Search for "SCART to USB" on eBay or Amazon, and I ended up with something like this. This is going back to 2008, and even back then, Windows didn't need a driver because it found it straight away.

Then download OBS. This is a freebie desktop recording software which is popular with video game streamers. You can capture desktop, an individual window, full screen games, webcams, microphones, capture cards including HDMI e.g. consoles, scan converters e.g. for my BBC Micro, and of course the SCART-to-USB also counts as a capture card.

Press play on the VHS recorder and hit record on OBS. When saving the file, you ideally want it as MP4 because that can be opened anywhere. Depending on your settings, it will take up around 1GB per every 30 minutes of video.

Edit: I just realised what I linked didn't have the SCART bit. If you have that bit already then great. If not, then you'll need to buy a SCART to composite / RGB adapter with the black and white/yellow/red inputs then you're set.
 
Soldato
Joined
9 Jul 2003
Posts
9,595
This.

Search for "SCART to USB" on eBay or Amazon, and I ended up with something like this. This is going back to 2008, and even back then, Windows didn't need a driver because it found it straight away.
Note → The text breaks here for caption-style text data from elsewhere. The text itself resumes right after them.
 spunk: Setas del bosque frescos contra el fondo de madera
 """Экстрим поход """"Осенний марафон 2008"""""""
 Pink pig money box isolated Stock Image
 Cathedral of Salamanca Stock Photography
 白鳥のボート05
Then download OBS. This is a freebie desktop recording software which is popular with video game streamers. You can capture desktop, an individual window, full screen games, webcams, microphones, capture cards including HDMI e.g. consoles, scan converters e.g. for my BBC Micro, and of course the SCART-to-USB also counts as a capture card.
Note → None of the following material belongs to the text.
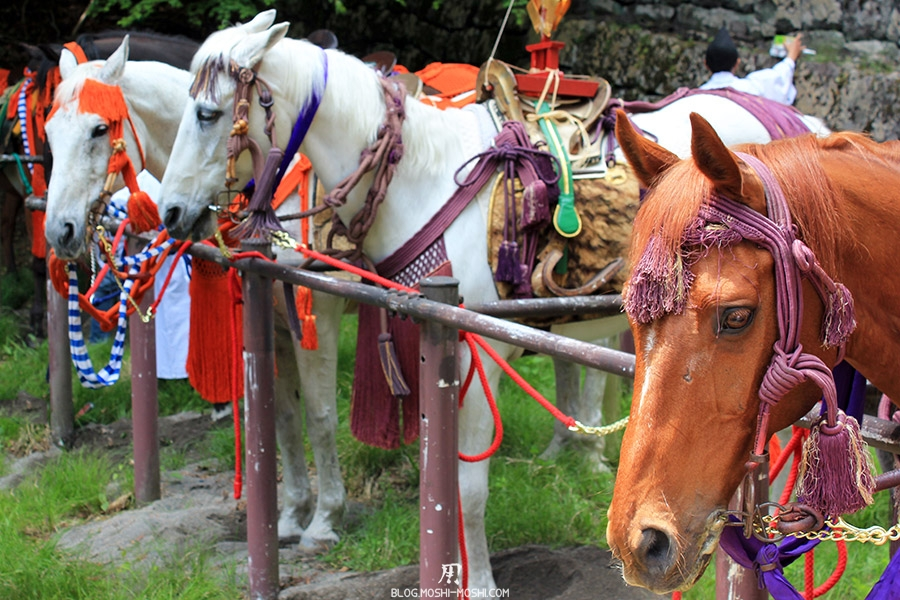 nikko-shunki-reitaisai-matsuri-grand-festival-de-printemps-chevaux-pause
Press play on the VHS recorder and hit record on OBS. When saving the file, you ideally want it as MP4 because that can be opened anywhere. Depending on your settings, it will take up around 1GB per every 30 minutes of video.
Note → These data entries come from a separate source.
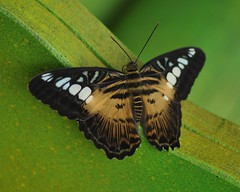 Clipper Butterfly (Parthenos sylvia) (marmendy mill) Tags: green london butterfly lepidoptera naturalhistorymuseum soe sylvia clipper parthenos sensationalbutterflies flickrstruereflection1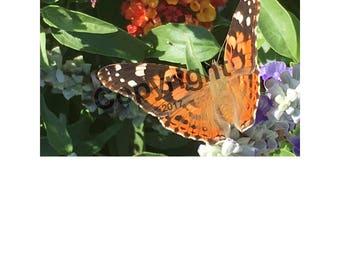 Monarch On Lantana Photo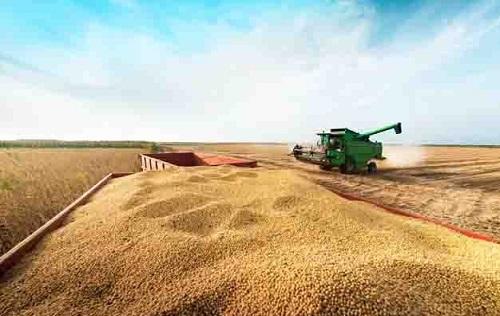Banco do Brasil destina R$ 16 bilhões para pré-custeio do agro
Edit: I just realised what I linked didn't have the SCART bit. If you have that bit already then great. If not, then you'll need to buy a SCART to composite / RGB adapter with the black and white/yellow/red inputs then you're set.

Interesting, will have a look at that OBS software as the one that came with my capture card only records to AVI so you end up with 30GB+ files that then need to be converted.

Do you know if it deinterlaces the video when you capture in MP4?